##### EXTRACT

That’s because this technology is still early-stage. Frameworks are getting better fast, but reliability and memory are still works in progress. So just keep that in mind as you experiment.

Why Now Is the Best Time to Learn

The truth is: we’re still early. But not too early.

This is the perfect time to start experimenting with agents:

The tooling is mature enough to build real projects
The community is growing rapidly
And you don’t need to be an AI expert just comfortable with Python

What Are LLM Agents and Why Are They a Big Deal?

Before we dive into the exciting world of agents, let's quickly chat a bit more about the basics.

What Is an LLM?

An LLM, or Large Language Model, is basically an AI that's learned from a massive amount of text from the internet – think books, articles, code, and tons more. You can picture it as a super-smart autocomplete engine. But it does way more than just finish your sentences. It can also:

Answer tricky questions
Summarize long articles or documents
Write code, emails, or creative stories
Translate languages instantly
Even solve logic puzzles and have engaging conversations

Chances are you've heard of ChatGPT, which is powered by OpenAI's GPT models. Other popular LLMs you might come across include Claude (from Anthropic), LLaMA (by Meta), Mistral, and Gemini (from Google).

##########

Write the next part of the LLM agents passage above, starting right after its last sentence.

##### EXCERPTED DATA

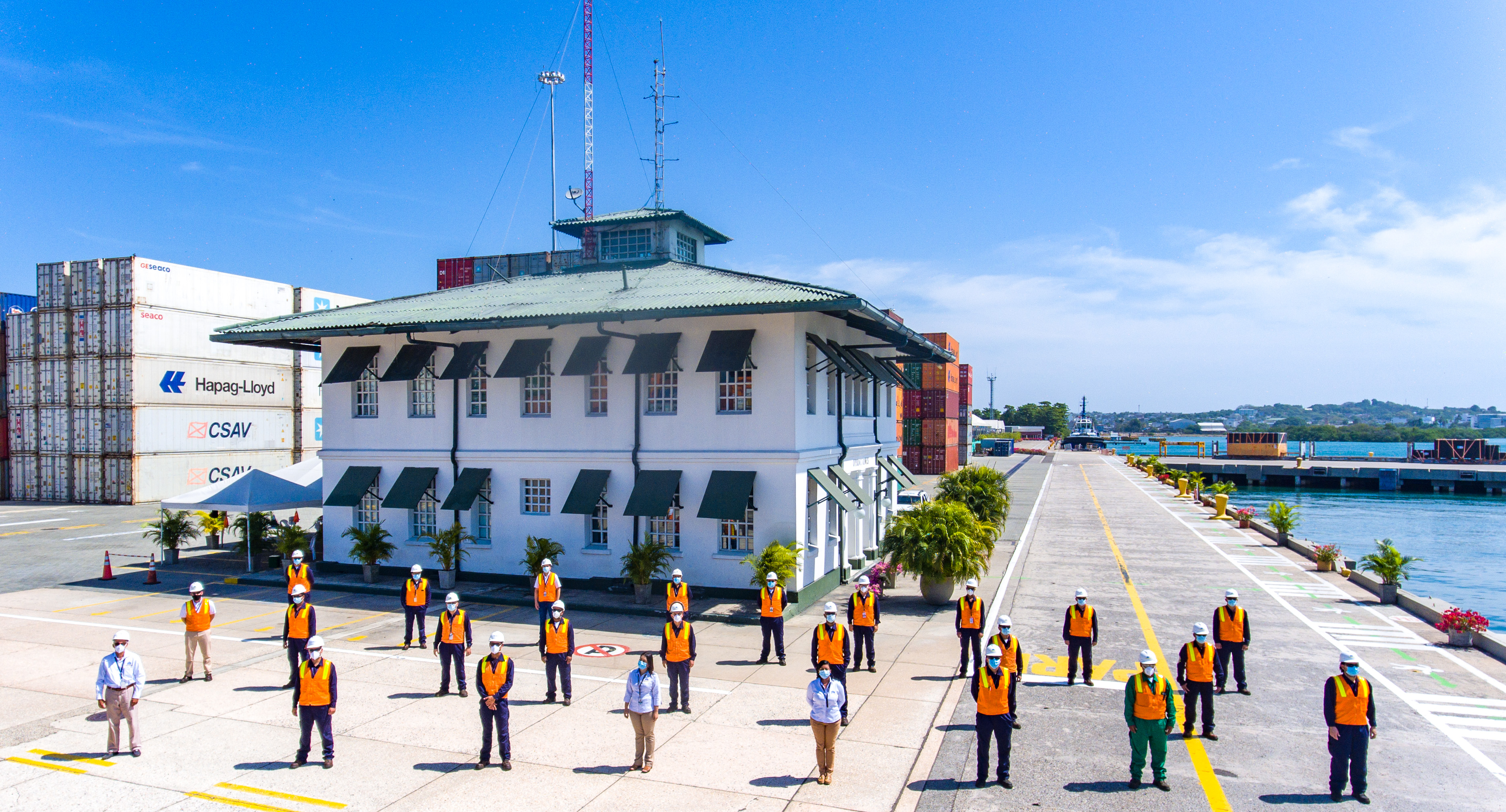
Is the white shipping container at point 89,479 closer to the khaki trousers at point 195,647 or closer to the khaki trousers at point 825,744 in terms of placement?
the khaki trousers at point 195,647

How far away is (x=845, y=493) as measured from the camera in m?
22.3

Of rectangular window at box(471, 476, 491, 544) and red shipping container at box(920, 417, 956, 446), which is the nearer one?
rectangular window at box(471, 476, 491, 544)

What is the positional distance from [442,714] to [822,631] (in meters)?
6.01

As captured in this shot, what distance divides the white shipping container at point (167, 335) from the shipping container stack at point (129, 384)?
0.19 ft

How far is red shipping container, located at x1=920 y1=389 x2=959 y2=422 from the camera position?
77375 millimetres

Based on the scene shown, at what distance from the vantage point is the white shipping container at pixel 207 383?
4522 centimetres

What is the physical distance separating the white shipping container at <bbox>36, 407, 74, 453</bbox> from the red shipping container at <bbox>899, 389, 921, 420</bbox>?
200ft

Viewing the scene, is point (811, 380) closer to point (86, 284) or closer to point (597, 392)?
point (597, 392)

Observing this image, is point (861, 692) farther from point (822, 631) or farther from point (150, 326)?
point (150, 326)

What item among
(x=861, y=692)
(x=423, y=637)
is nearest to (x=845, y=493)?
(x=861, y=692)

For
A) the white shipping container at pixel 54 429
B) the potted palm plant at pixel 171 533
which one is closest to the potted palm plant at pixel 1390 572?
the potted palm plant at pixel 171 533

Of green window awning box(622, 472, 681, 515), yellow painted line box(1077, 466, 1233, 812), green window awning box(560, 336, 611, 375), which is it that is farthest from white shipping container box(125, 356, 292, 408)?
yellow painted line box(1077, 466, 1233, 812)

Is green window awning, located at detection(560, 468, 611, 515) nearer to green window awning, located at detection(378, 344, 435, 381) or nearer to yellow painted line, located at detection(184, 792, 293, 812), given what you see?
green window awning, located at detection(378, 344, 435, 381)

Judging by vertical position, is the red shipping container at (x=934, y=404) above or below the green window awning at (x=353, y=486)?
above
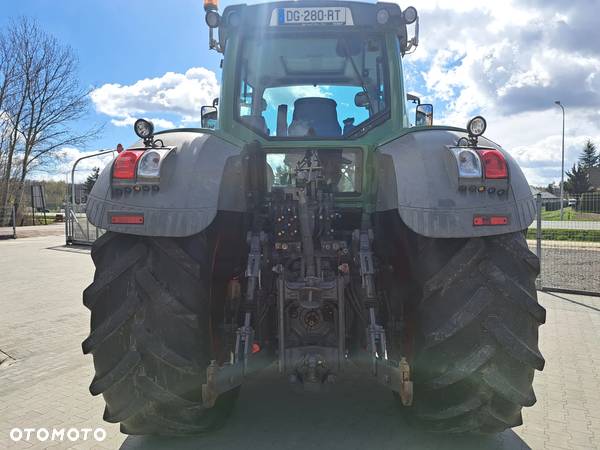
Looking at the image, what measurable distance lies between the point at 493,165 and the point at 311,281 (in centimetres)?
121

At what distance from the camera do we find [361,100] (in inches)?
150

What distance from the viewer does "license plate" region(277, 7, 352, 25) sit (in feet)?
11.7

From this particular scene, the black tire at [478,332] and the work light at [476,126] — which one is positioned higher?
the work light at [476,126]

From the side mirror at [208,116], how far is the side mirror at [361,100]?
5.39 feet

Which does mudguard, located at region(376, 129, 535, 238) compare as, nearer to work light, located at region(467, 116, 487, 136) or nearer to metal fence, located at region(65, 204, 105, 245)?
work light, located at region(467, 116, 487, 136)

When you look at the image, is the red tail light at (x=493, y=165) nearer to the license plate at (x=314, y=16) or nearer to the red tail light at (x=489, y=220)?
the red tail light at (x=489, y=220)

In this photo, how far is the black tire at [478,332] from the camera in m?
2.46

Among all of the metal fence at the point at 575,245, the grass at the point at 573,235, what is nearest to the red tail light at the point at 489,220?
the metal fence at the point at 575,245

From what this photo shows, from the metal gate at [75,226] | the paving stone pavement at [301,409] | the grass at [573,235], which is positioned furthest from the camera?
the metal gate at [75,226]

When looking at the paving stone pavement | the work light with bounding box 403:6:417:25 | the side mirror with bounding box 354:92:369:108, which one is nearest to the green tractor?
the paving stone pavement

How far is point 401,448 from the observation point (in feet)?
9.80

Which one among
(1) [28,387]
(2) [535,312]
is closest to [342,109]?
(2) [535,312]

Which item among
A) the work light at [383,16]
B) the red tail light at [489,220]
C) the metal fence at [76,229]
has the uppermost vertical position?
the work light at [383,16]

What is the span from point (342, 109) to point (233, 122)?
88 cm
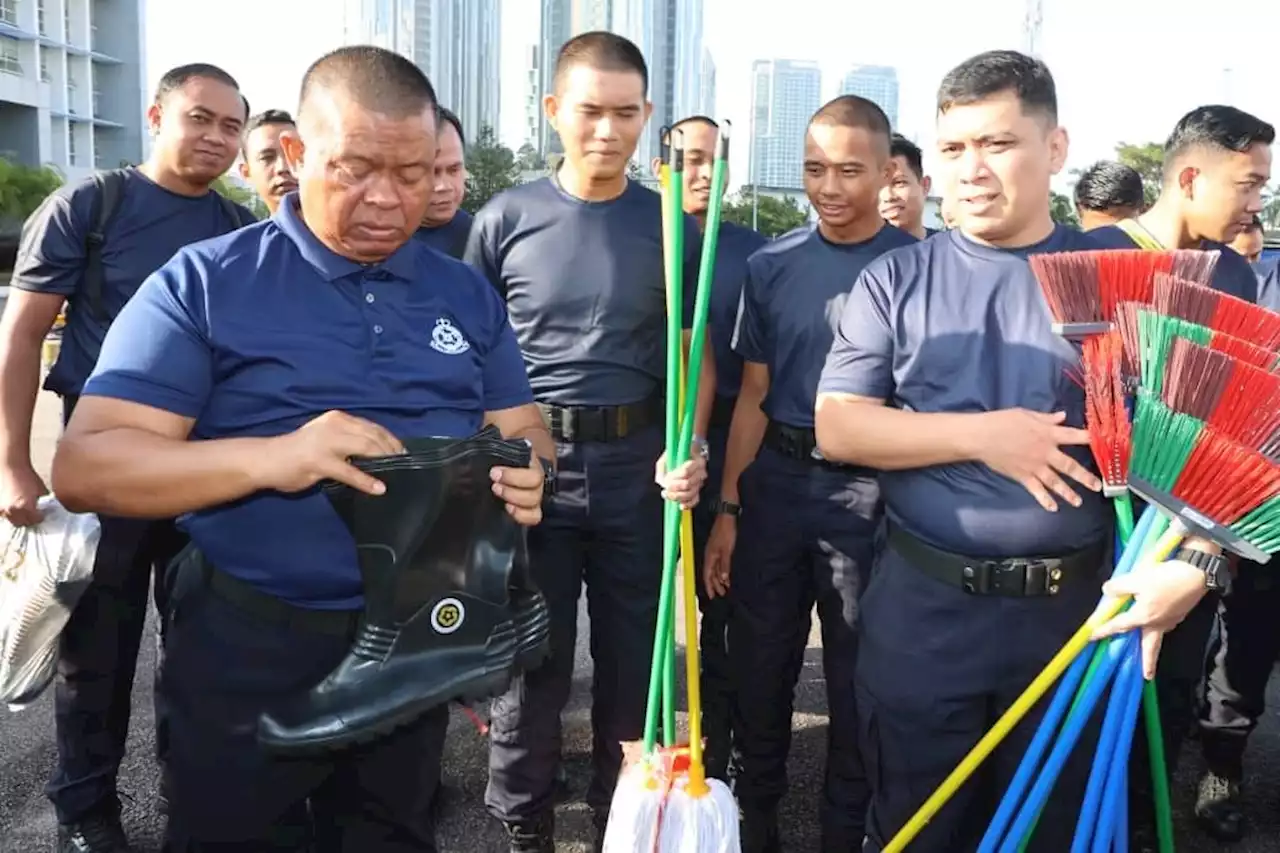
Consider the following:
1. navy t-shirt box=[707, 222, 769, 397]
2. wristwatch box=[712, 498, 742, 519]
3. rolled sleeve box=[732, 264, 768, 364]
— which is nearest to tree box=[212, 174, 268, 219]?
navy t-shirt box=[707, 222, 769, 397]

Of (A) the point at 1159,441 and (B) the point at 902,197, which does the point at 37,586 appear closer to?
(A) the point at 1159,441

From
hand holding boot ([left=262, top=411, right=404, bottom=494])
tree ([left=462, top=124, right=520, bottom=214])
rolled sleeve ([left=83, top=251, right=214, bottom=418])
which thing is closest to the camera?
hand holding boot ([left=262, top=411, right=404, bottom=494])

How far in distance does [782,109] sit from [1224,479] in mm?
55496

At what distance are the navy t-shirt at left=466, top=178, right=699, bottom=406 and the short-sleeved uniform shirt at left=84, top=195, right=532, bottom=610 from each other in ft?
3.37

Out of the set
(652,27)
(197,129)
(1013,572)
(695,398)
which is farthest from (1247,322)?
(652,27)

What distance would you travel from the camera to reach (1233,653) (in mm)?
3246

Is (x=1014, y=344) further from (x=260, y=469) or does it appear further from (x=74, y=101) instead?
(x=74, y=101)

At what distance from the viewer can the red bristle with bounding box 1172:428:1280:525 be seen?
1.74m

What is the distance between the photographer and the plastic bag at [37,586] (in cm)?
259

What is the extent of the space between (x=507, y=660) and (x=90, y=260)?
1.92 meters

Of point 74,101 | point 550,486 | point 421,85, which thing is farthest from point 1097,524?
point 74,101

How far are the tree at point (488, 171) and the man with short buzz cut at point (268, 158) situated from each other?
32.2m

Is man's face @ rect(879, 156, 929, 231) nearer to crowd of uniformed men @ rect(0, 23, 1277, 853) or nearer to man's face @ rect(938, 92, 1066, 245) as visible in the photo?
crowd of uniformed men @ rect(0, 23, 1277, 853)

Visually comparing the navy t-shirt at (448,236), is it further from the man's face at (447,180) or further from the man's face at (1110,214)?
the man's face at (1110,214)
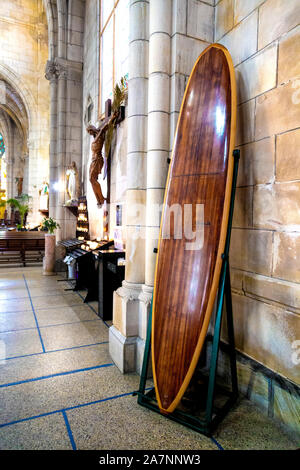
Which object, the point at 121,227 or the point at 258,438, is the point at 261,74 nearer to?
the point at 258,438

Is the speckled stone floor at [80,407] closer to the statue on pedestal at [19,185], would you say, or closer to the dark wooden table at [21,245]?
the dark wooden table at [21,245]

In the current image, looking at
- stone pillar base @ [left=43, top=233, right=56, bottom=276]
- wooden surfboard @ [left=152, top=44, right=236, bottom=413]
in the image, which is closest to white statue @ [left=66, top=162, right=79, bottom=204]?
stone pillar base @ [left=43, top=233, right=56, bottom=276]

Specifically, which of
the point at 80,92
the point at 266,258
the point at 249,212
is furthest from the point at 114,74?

##########

| RESULT |
These models work by simply predicting the next word in a sentence based on the context. While that sounds straightforward, when trained on billions of words, LLMs become capable of surprisingly intelligent behavior, understanding your instructions, following step-by-step reasoning, and producing coherent responses across almost any topic you can imagine.

So, What’s an LLM Agent?

While LLMs are super powerful, they usually just react – they only respond when you ask them something. An LLM agent, on the other hand, is proactive.

LLM agents can:

Break down big, complex tasks into smaller, manageable steps
Make smart decisions and figure out what to do next
Use "tools" like web search, calculators, or even other apps
Work towards a goal, even if it takes multiple steps or tries
Team up with other agents to accomplish shared objectives

In short, LLM agents can think, plan, act, and adapt.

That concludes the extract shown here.